─── Task inputs ───
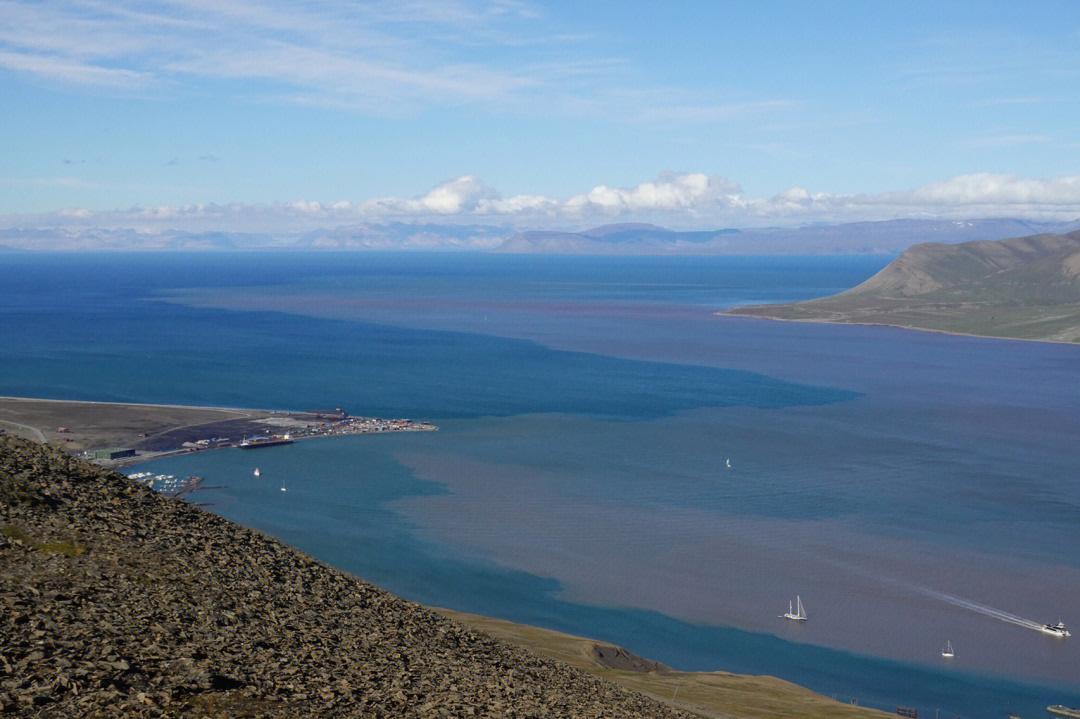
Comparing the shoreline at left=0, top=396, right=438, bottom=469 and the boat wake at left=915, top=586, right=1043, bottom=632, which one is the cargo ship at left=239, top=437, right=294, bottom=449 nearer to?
the shoreline at left=0, top=396, right=438, bottom=469

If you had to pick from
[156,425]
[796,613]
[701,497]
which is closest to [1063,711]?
[796,613]

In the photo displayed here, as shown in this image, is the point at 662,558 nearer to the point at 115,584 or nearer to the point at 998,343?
the point at 115,584

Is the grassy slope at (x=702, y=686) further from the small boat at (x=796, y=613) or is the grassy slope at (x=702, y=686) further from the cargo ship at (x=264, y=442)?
the cargo ship at (x=264, y=442)

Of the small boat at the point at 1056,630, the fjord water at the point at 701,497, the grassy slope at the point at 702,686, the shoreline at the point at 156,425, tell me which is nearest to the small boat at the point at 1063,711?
the fjord water at the point at 701,497

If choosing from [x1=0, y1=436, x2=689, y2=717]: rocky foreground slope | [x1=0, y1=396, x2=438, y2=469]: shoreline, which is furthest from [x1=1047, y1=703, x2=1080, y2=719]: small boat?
[x1=0, y1=396, x2=438, y2=469]: shoreline

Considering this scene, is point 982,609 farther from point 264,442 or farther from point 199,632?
point 264,442

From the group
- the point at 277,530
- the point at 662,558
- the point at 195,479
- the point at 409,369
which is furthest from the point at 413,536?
the point at 409,369
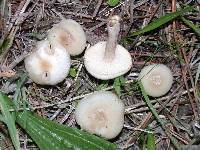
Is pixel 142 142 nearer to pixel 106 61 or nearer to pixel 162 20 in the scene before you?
pixel 106 61

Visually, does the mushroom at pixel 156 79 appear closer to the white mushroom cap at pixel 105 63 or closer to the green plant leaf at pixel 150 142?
the white mushroom cap at pixel 105 63

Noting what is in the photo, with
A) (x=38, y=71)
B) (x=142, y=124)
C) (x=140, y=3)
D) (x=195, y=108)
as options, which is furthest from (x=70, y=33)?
(x=195, y=108)

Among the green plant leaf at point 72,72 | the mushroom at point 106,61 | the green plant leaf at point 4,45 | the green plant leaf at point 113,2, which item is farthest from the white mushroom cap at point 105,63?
the green plant leaf at point 4,45

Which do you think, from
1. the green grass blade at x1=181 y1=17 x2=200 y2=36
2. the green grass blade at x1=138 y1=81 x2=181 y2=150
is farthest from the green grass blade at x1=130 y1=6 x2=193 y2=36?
the green grass blade at x1=138 y1=81 x2=181 y2=150

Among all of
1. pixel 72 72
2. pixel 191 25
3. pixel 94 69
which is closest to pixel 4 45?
pixel 72 72

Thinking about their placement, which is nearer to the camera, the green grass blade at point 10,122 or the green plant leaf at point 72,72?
the green grass blade at point 10,122

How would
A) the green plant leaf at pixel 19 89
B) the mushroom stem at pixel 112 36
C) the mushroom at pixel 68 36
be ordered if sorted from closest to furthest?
the mushroom stem at pixel 112 36 → the green plant leaf at pixel 19 89 → the mushroom at pixel 68 36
───
Goal = Render every line of the items above as a JSON list of strings, one string per line, with blank lines left out. Leave the picture lines out as well.

The completed task =
[
  "Comparing the shoreline at left=0, top=396, right=438, bottom=469 and the boat wake at left=915, top=586, right=1043, bottom=632, which one is the cargo ship at left=239, top=437, right=294, bottom=449 nearer to?",
  "the shoreline at left=0, top=396, right=438, bottom=469",
  "If you had to pick from",
  "[156,425]",
  "[796,613]",
  "[701,497]",
  "which is closest to [1063,711]?",
  "[796,613]",
  "In the photo displayed here, as shown in this image, is the point at 662,558 nearer to the point at 115,584 or nearer to the point at 998,343?",
  "the point at 115,584",
  "Is the grassy slope at (x=702, y=686) further from the small boat at (x=796, y=613) or is the grassy slope at (x=702, y=686) further from the cargo ship at (x=264, y=442)?",
  "the cargo ship at (x=264, y=442)",
  "Of the small boat at the point at 1056,630, the fjord water at the point at 701,497, the grassy slope at the point at 702,686, the shoreline at the point at 156,425, tell me which is nearest to the small boat at the point at 1063,711?",
  "the fjord water at the point at 701,497",
  "If choosing from [x1=0, y1=436, x2=689, y2=717]: rocky foreground slope | [x1=0, y1=396, x2=438, y2=469]: shoreline, which is furthest from [x1=1047, y1=703, x2=1080, y2=719]: small boat?",
  "[x1=0, y1=396, x2=438, y2=469]: shoreline",
  "Considering this scene, is point 982,609 farther from point 264,442 or farther from point 199,632?",
  "point 264,442",
  "From the group",
  "- the point at 277,530",
  "- the point at 662,558",
  "- the point at 195,479",
  "- the point at 409,369",
  "which is furthest from the point at 413,536?",
  "the point at 409,369",
  "Is pixel 142 142 nearer to pixel 106 61 or nearer to pixel 162 20 in the scene before you?",
  "pixel 106 61",
  "Visually, does the mushroom at pixel 156 79 appear closer to the white mushroom cap at pixel 105 63 or closer to the green plant leaf at pixel 150 142?",
  "the white mushroom cap at pixel 105 63",
  "Noting what is in the photo, with",
  "A) (x=38, y=71)",
  "B) (x=142, y=124)",
  "C) (x=140, y=3)",
  "D) (x=195, y=108)",
  "as options, which is furthest from (x=70, y=33)?",
  "(x=195, y=108)",
  "Among the green plant leaf at point 72,72 | the mushroom at point 106,61 | the green plant leaf at point 4,45 | the green plant leaf at point 113,2, which item is farthest from the white mushroom cap at point 105,63?",
  "the green plant leaf at point 4,45",
  "Which do you think, from",
  "1. the green grass blade at x1=181 y1=17 x2=200 y2=36",
  "2. the green grass blade at x1=138 y1=81 x2=181 y2=150",
  "is farthest from the green grass blade at x1=130 y1=6 x2=193 y2=36?",
  "the green grass blade at x1=138 y1=81 x2=181 y2=150",
  "Among all of",
  "1. pixel 72 72",
  "2. pixel 191 25",
  "3. pixel 94 69",
  "which is closest to pixel 4 45?",
  "pixel 72 72",
  "Thinking about their placement, which is nearer to the camera, the green grass blade at point 10,122 or the green plant leaf at point 72,72?",
  "the green grass blade at point 10,122",
  "How would",
  "A) the green plant leaf at pixel 19 89",
  "B) the mushroom stem at pixel 112 36",
  "C) the mushroom at pixel 68 36",
  "be ordered if sorted from closest to furthest?",
  "the mushroom stem at pixel 112 36 → the green plant leaf at pixel 19 89 → the mushroom at pixel 68 36"
]